TASK GOAL - Give the records again in full, exactly as they appear, but without the pictures.

(Captioned web images)
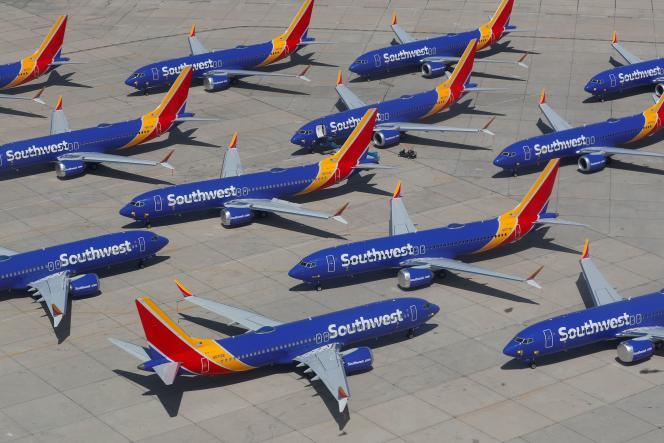 Une flotte de Boeing 737 MAX 8 de la compagnie américaine Southwest Airlines, la plus touchée par l'interdiction (34 appareils),clouée au sol à l'aéroport de Victorville, en Californie (Etats-Unis), photographiée le 26 mars 2019.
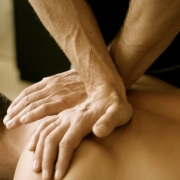 Чем занимается мануальный терапевт?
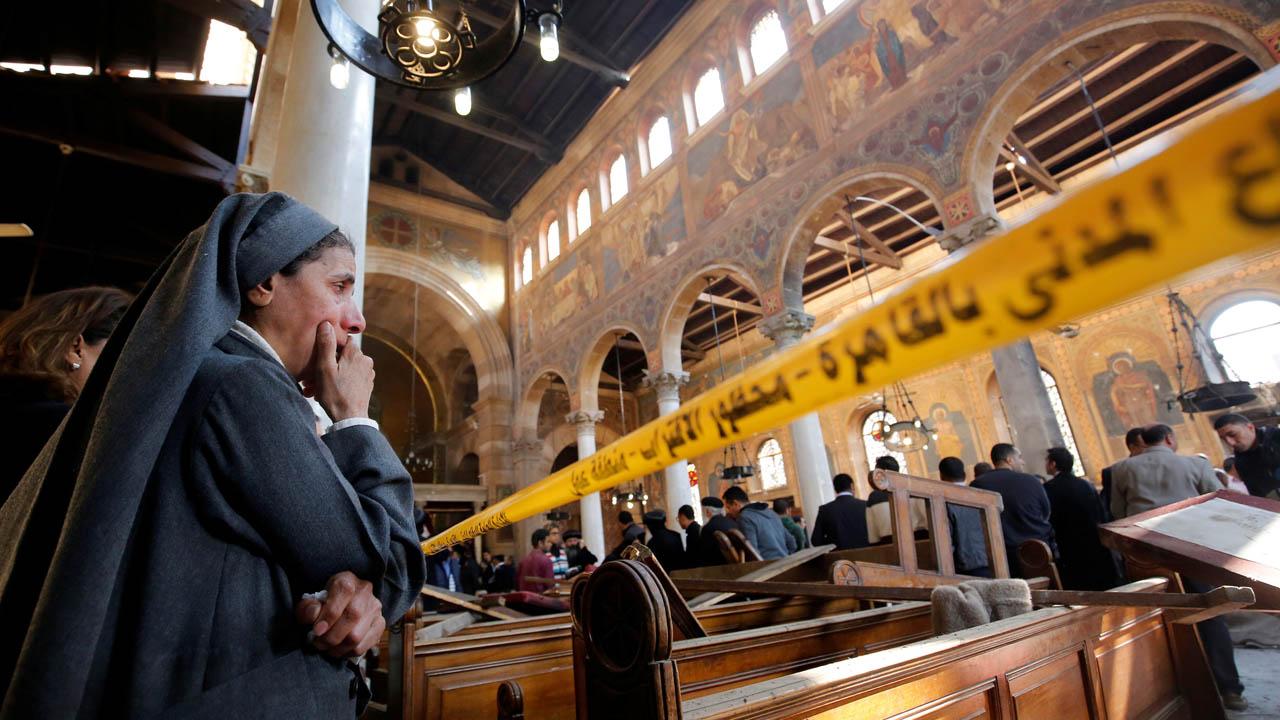 Un total de 25 personas murieron y otras 49 resultaron heridas durante una explosión dentro de una Iglesia en El Cairo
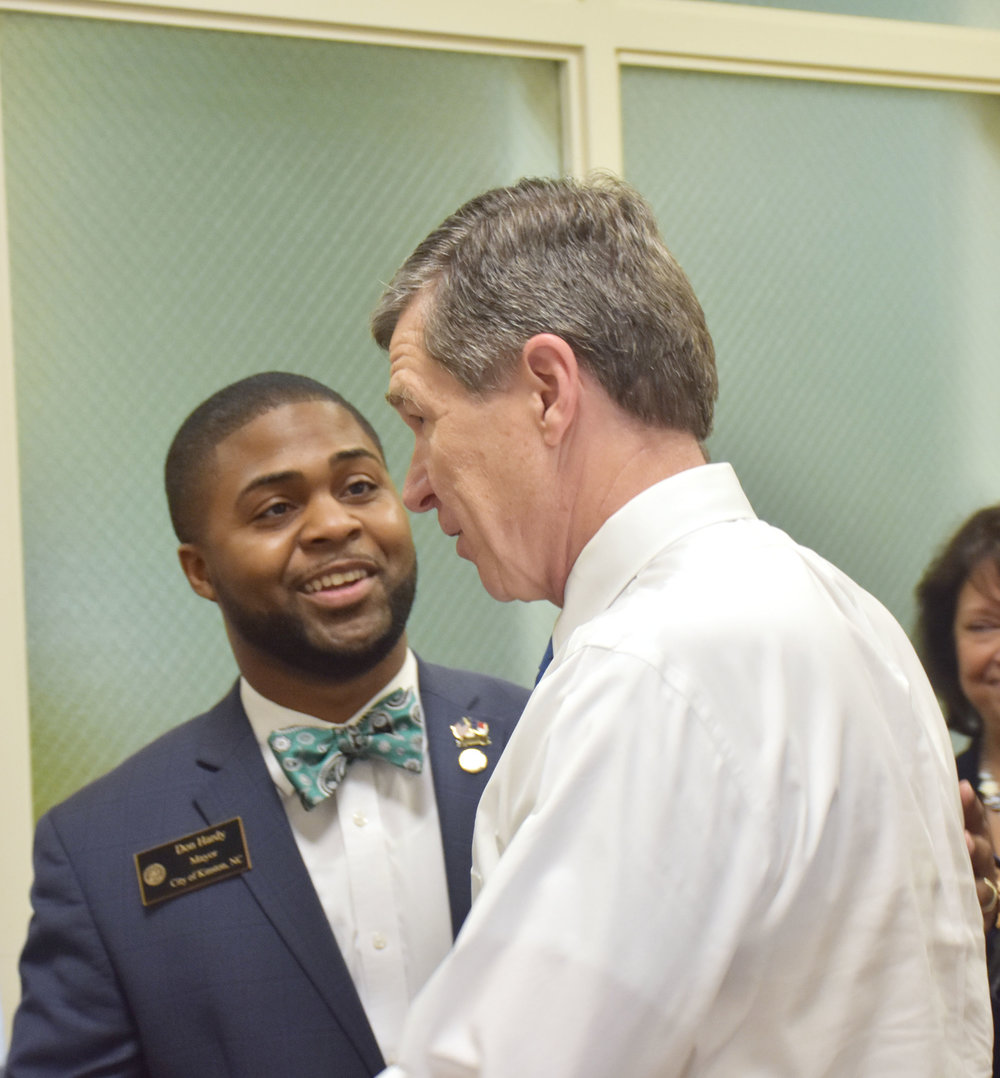 Gov. Roy Cooper and Kinston Mayor Dontario Hardy chat about recovery relief in Kinston. Photo by Bryan Hanks / Neuse Neuse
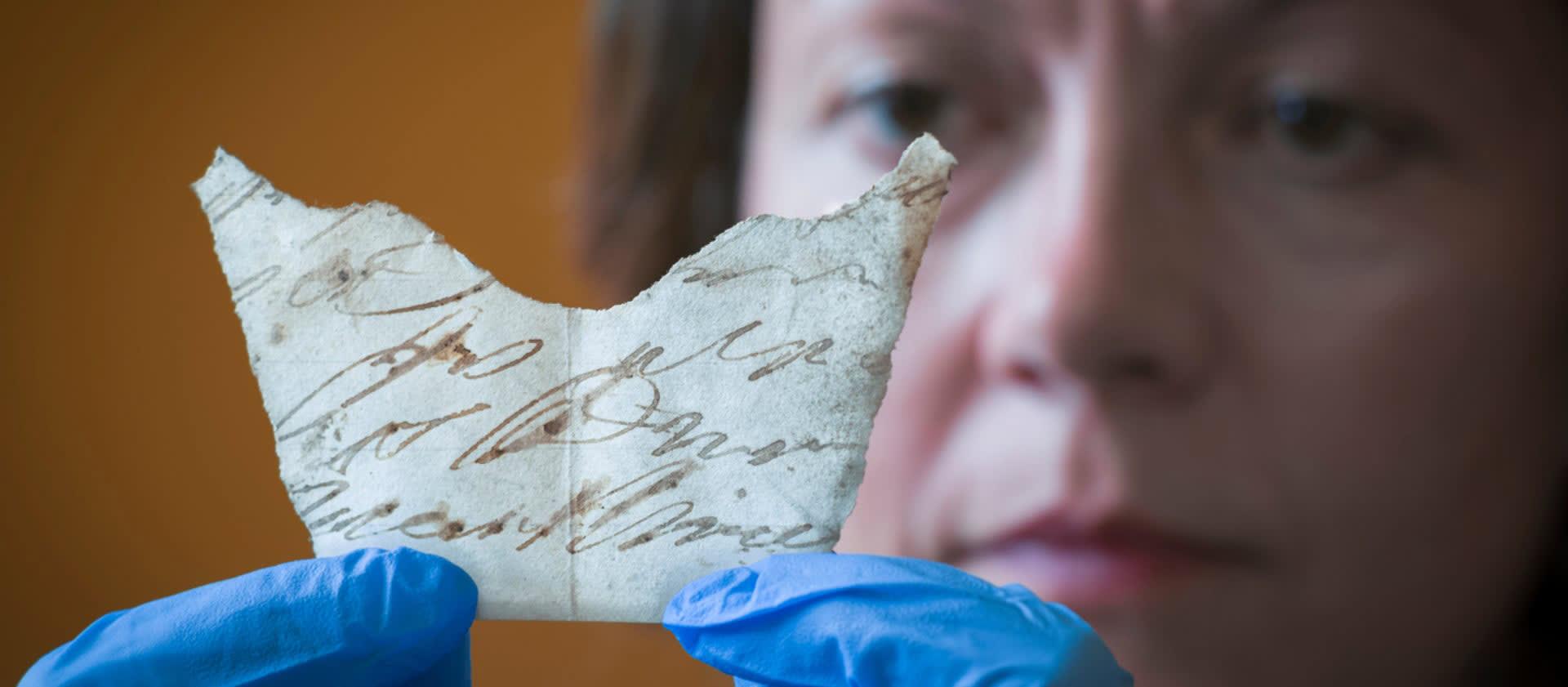 اكتشاف قطع أثرية نادرة تعود للعصور الوسطى في إنجلترا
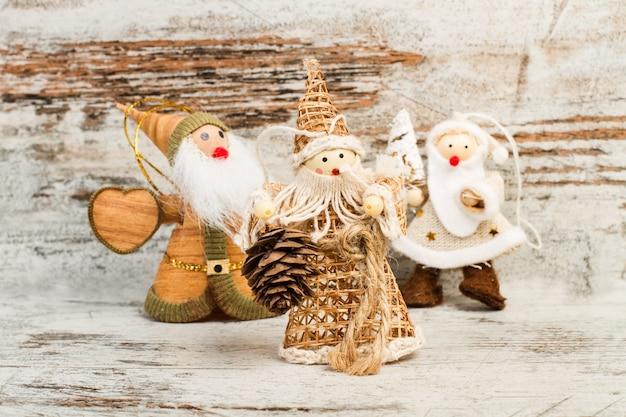 Kerstpoppen gemaakt met stof op een houten tafel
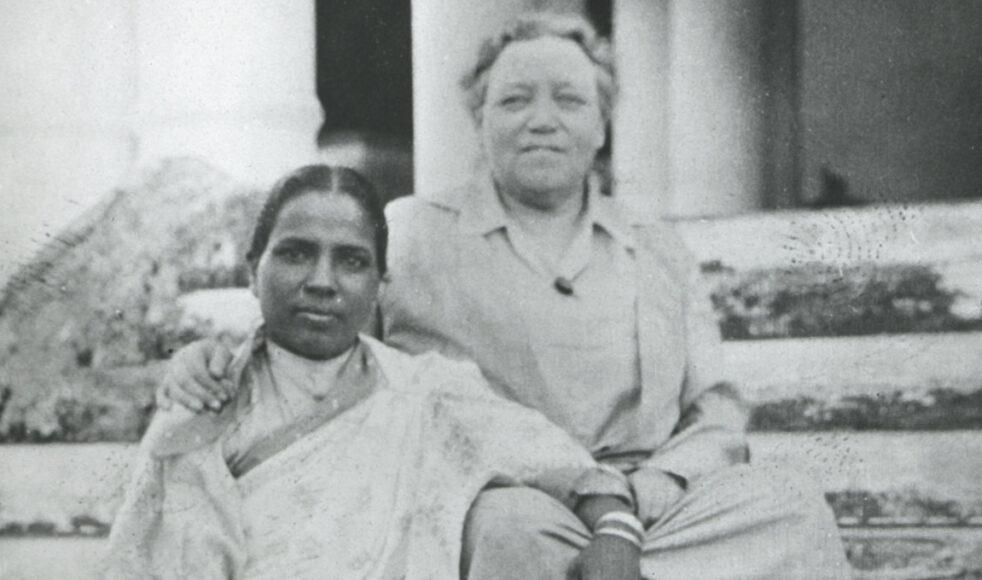 Vivi tillsammans med Negeshar Bai, en bibelkvinna vars levnadssaga kan läsas i Vivis bok Keshonaratans Döttrar.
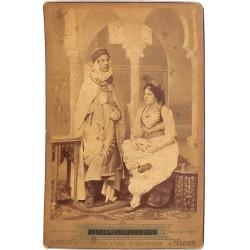 ABAO Photographies Vollenweider (Arnold) - Portrait d'Alger. Tirage albuminé sur carte du studio.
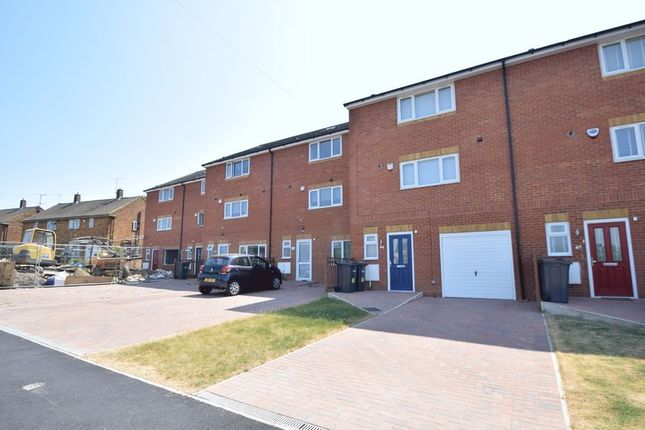 Thumbnail Town house for sale in Fermor Crescent, Luton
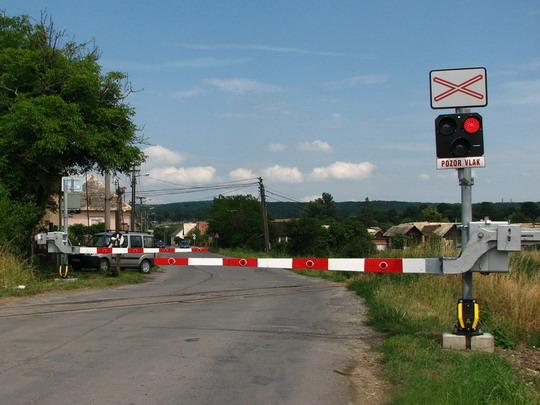 Zelené - Už s novou závorou a výstražníkom LED, 7.7.2008, © štb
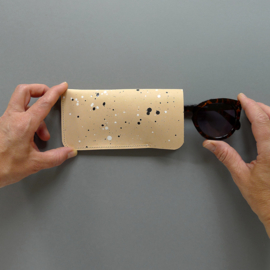 MINIMAL sunglasses cover - veg tanned natural leather / splattered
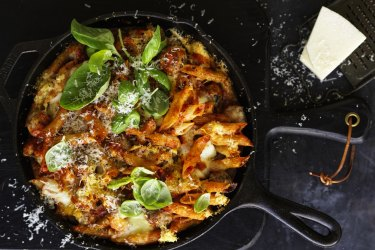 ***EMBARGOED FOR GOOD WEEKEND, AUGUST 17/19 ISSUE*** Neil Perry recipe : Penne al Forno Photograph by William Meppem (photographer on contract, no restrictions)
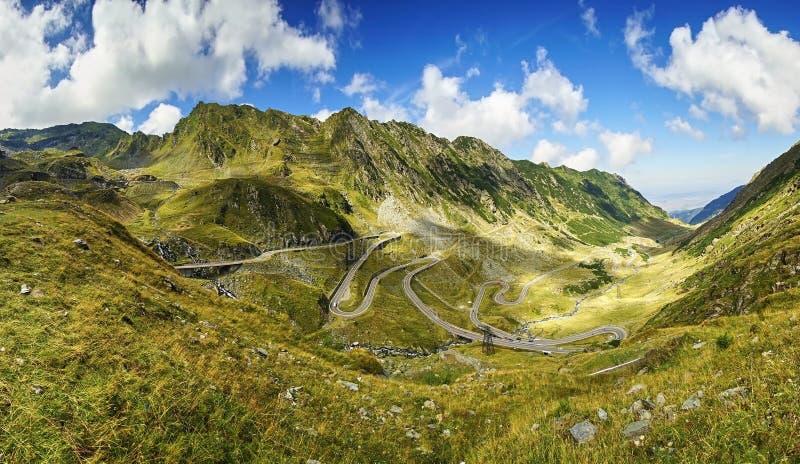 Transfagarasan huvudväg i Rumänien arkivfoton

RESULT -
 Une flotte de Boeing 737 MAX 8 de la compagnie américaine Southwest Airlines, la plus touchée par l'interdiction (34 appareils),clouée au sol à l'aéroport de Victorville, en Californie (Etats-Unis), photographiée le 26 mars 2019.
 Чем занимается мануальный терапевт?
 Un total de 25 personas murieron y otras 49 resultaron heridas durante una explosión dentro de una Iglesia en El Cairo
 Gov. Roy Cooper and Kinston Mayor Dontario Hardy chat about recovery relief in Kinston. Photo by Bryan Hanks / Neuse Neuse
 اكتشاف قطع أثرية نادرة تعود للعصور الوسطى في إنجلترا
 Kerstpoppen gemaakt met stof op een houten tafel
 Vivi tillsammans med Negeshar Bai, en bibelkvinna vars levnadssaga kan läsas i Vivis bok Keshonaratans Döttrar.
 ABAO Photographies Vollenweider (Arnold) - Portrait d'Alger. Tirage albuminé sur carte du studio.
 Thumbnail Town house for sale in Fermor Crescent, Luton
 Zelené - Už s novou závorou a výstražníkom LED, 7.7.2008, © štb
 MINIMAL sunglasses cover - veg tanned natural leather / splattered
 ***EMBARGOED FOR GOOD WEEKEND, AUGUST 17/19 ISSUE*** Neil Perry recipe : Penne al Forno Photograph by William Meppem (photographer on contract, no restrictions)
 Transfagarasan huvudväg i Rumänien arkivfoton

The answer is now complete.